-- DIRECTIONS FOR THIS TASK --
Reproduce exactly the line that includes "class: Mammalia" and all lines after it, ending with the last line of the data.

-- DATA --
- Opening Delimiter -
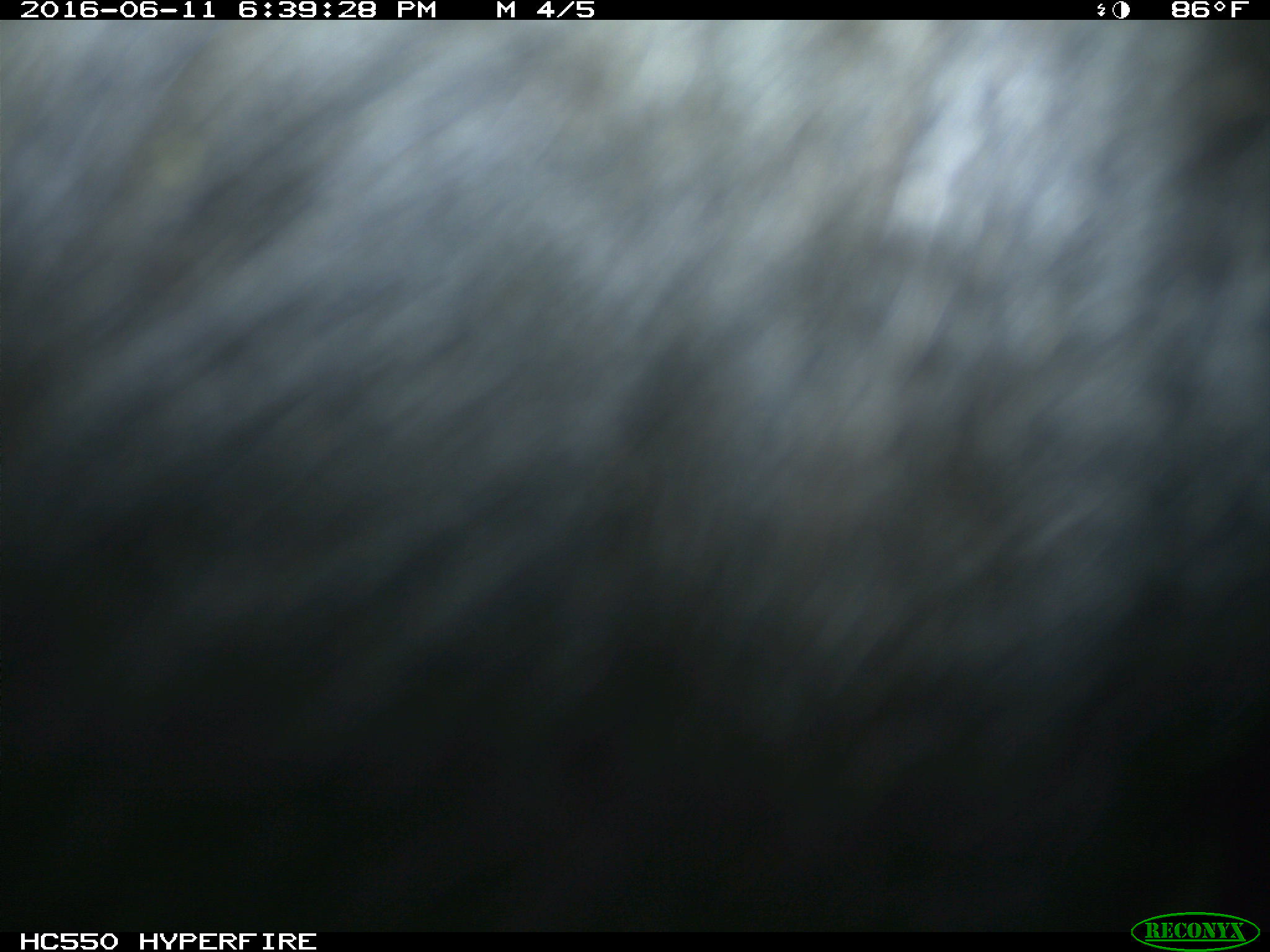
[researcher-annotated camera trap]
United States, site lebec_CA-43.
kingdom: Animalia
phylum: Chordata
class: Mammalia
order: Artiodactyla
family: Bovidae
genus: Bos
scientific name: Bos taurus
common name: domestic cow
- Closing Delimiter -
-- ANSWER SECTION --
class: Mammalia
order: Artiodactyla
family: Bovidae
genus: Bos
scientific name: Bos taurus
common name: domestic cow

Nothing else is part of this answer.